Au Mali, quelles seront les conséquences de la libération, jeudi 5 décembre, des onze cadres politiques de la « Déclaration du 31 mars » qui réclame le retour à l'ordre constitutionnel ? Détenus, depuis plus de cinq mois et accusés d'« opposition à l'exercice de l'autorité légitime », leur libération n'a pas été décidée mais simplement actée par la Justice malienne, à la demande des autorités politiques de la Transition. Néanmoins, les partis signataires assurent ne pas s'être inféodés aux autorités militaires et demandent la libération des autres prisonniers d'opinion.
Certains ont déjà repris leurs activités politiques au sein de leur parti, d'autres se reposent en famille.
Selon plusieurs de leurs proches, les onze cadres politiques libérés, jeudi 5 décembre, vont en tout cas tous bien, sont libres de se déplacer où ils le souhaitent et restent disponibles en cas de besoin pour la justice. Leur libération, en effet, n'est que provisoire, dans l'attente d'un procès dont la date n'a toujours pas été fixée, au cours duquel leurs avocats tenteront d'obtenir un non-lieu.
Instrumentalisation de la justice
Car c'est bien une initiative strictement politique qui a permis leur libération provisoire. Les tentatives de leurs camarades de parti, pendant plus de cinq mois, étaient demeurées vaines. Pas celle d'Ousmane Issoufi Maïga, ancien Premier ministre réputé proche de la présidence et actuellement chargé de rédiger une nouvelle charte pour la paix et la réconciliation, dans un contexte dans lequel les autorités de transition entendent « créer les conditions nécessaires » pour organiser d'éventuelles élections. Objectif de cette instrumentalisation de la justice malienne quasi assumée : obtenir une forme de « décrispation », voire une claire adhésion de la classe politique au futur processus électoral.
Si de nombreuses sources politiques et judiciaires déplorent ce dévoiement de la Justice malienne, d'autres jugent que la période nécessite des compromis.
Tous, enfin, acceptent avec un soulagement immédiat la libération des onze cadres politiques détenus pendant cinq mois dans le cadre d'une procédure aux bases légales contestées.
« Notre seul engagement : participer au dialogue politique »
Est-ce à dire que les organisations de la Déclaration du 31 mars -- qui avaient suspendu leur participation aux activités politiques, initiées par le gouvernement, tant que leurs camarades ne seraient pas libérés - se montreront dorénavant plus dociles ?

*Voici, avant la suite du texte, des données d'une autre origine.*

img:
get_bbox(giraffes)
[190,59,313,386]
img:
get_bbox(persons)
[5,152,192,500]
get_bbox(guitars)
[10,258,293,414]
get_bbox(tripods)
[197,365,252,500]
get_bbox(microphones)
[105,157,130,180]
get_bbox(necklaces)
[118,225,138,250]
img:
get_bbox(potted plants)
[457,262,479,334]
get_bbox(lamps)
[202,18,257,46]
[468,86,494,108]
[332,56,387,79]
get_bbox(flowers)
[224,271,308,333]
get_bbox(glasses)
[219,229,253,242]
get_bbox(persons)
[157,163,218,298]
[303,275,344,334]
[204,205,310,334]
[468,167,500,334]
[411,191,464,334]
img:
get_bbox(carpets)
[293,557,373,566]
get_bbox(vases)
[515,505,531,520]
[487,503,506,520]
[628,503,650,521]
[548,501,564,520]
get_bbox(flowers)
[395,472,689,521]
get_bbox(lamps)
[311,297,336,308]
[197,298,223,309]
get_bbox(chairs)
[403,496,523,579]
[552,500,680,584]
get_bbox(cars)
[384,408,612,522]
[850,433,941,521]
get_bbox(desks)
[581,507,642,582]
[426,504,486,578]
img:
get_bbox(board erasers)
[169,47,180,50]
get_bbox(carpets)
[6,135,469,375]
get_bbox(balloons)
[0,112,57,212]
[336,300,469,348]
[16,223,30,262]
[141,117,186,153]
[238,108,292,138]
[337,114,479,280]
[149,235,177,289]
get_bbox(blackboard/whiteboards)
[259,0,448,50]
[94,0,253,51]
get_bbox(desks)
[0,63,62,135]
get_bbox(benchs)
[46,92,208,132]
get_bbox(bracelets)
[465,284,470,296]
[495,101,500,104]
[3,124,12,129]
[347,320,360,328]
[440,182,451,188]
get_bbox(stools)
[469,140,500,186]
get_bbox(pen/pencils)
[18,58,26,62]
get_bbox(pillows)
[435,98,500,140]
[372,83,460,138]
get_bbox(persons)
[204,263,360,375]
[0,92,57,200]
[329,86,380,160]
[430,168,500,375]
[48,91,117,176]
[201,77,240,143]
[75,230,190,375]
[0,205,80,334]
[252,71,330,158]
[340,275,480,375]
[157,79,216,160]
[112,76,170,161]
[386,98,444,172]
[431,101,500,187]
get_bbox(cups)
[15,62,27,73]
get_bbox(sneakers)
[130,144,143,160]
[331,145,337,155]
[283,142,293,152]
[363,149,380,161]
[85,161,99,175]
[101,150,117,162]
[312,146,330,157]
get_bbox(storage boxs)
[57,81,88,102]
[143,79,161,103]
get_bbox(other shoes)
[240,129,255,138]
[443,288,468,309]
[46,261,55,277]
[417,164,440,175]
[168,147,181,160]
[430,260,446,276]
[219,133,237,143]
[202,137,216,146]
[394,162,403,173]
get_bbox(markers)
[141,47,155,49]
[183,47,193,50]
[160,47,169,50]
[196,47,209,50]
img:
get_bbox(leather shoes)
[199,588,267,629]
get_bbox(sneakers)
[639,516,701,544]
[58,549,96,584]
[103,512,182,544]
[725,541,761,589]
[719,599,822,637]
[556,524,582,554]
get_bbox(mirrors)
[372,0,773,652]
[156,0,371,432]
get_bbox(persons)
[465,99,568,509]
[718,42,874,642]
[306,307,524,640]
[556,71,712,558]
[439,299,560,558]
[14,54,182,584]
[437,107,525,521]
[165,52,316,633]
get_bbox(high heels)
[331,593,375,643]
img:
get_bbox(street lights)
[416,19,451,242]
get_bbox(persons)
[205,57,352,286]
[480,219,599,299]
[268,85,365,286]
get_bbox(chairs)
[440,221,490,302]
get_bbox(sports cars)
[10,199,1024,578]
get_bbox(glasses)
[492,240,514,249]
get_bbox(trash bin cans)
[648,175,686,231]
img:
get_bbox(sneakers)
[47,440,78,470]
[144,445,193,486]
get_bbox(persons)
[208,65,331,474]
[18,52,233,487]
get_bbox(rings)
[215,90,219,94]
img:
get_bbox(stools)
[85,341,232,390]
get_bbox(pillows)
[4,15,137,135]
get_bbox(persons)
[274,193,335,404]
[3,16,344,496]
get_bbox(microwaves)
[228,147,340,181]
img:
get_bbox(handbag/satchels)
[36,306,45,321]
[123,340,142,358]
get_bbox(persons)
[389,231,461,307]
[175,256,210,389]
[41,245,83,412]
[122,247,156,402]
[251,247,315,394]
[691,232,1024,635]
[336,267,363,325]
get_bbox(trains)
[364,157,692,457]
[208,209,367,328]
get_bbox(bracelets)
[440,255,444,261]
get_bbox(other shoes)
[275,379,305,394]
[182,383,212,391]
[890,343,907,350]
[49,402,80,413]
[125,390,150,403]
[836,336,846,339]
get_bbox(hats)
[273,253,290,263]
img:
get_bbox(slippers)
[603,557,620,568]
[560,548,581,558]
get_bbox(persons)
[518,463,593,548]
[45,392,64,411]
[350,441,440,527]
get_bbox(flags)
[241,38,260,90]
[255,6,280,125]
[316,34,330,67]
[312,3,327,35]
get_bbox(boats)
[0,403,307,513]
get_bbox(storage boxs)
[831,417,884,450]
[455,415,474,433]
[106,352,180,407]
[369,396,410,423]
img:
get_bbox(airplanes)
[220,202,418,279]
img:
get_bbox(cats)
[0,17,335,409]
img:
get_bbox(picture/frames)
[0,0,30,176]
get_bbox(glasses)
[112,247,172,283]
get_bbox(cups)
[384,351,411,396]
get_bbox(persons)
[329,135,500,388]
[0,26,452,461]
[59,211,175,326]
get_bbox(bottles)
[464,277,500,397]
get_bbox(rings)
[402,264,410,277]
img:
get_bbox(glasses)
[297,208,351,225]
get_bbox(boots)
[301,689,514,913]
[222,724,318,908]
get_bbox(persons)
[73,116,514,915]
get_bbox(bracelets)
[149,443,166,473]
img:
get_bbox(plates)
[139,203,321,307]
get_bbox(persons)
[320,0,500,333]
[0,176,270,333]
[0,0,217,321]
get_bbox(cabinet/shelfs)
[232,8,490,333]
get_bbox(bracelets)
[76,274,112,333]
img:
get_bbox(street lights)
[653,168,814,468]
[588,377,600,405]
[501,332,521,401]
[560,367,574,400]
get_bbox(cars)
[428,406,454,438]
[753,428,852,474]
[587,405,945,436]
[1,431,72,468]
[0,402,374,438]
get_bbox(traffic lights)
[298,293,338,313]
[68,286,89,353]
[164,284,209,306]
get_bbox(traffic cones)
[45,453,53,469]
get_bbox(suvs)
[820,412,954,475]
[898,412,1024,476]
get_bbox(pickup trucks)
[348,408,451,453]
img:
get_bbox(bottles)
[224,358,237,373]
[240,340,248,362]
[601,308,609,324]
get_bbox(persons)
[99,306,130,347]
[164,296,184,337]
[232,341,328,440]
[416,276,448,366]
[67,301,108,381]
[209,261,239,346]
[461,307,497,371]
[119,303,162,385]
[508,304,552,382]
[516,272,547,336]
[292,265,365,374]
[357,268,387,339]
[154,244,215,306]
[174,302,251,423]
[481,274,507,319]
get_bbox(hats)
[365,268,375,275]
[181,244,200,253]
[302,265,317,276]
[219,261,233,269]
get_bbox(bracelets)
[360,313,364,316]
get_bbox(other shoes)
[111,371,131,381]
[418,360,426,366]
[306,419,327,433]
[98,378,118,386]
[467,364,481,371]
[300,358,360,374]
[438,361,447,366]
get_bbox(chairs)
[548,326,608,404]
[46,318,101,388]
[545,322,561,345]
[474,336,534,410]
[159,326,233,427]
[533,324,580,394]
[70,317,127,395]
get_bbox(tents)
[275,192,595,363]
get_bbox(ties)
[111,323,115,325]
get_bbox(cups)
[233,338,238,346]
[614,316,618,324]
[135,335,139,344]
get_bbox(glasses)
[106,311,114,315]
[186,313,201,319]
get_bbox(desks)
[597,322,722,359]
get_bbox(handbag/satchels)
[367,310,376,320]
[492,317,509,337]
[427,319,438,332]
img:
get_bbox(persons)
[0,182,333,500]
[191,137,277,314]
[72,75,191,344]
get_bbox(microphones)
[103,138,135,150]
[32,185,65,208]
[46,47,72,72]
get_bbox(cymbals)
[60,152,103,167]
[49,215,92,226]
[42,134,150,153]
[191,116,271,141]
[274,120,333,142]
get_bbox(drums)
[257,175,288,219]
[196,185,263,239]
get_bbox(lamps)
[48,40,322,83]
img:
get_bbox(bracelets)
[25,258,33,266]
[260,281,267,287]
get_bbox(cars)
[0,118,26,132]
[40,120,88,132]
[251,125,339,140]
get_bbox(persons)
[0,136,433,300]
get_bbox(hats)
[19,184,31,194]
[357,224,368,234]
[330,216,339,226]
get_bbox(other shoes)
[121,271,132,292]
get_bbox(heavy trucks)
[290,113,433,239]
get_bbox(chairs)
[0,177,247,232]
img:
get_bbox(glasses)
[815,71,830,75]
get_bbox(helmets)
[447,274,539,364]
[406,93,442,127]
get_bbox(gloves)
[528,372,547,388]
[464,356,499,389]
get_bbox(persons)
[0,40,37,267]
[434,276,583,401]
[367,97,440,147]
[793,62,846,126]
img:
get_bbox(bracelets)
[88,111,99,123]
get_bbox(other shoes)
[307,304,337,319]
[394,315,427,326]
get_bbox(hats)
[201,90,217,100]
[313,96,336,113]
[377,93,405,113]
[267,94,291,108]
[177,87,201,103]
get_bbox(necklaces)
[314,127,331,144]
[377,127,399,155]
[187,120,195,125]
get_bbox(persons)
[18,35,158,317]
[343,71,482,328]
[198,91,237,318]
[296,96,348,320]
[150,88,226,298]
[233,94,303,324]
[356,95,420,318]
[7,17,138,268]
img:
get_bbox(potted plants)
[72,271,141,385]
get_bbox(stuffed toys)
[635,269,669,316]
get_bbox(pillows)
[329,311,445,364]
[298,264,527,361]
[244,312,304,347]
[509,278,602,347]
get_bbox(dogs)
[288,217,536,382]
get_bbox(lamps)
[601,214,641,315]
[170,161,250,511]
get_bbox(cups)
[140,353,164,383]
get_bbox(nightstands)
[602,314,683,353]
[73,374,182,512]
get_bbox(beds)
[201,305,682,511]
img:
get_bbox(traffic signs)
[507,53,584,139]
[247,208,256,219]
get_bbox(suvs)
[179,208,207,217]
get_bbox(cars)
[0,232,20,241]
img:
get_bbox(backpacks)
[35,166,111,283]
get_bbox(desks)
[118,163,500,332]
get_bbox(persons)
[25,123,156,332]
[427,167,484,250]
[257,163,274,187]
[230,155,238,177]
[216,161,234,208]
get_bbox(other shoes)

Mahamadou Konaté est président du mouvement Reconstruire-Baara ni Yiriwa, membre du M5-Mali Koura et porte-parole de la Déclaration du 31-Mars. Il assure que la libération s'est faite sans aucune contrepartie : « Le seul engagement que nous avons pris, c'est de participer au dialogue politique et de travailler, tant que nous sentons de la sincérité chez toutes les parties, à réussir cet apaisement du climat politique pour, ensemble, trouver des solutions concrètes de sorties de crise. Et donc de sortie de la période de Transition. »
Les organisations de la Déclaration du 31-Mars rappellent que d'autres personnalités, considérées comme des « prisonniers d'opinion », croupissent toujours en prison, et exigent qu'ils soient libérés à leur tour : « Rose la vie chère, Ras Bath, Clément Dembélé, Etienne Fakaba Sissoko, Ben le cerveau », énumère Mahamadou Konaté, pour ne citer que ceux-là !
« On ne peut pas réussir ce souci de rassemblement si les principaux acteurs, politiques et de la société civile, ne sont pas libérés. Il faut être conséquent », ajoute-t-il.
Une initiative similaire à celle qui a permis la libération des onze pourrait-elle concerner les autres personnalités toujours emprisonnées ?
Sollicité sur leur cas, Ousmane Issoufi Maïga n'a pas donné suite.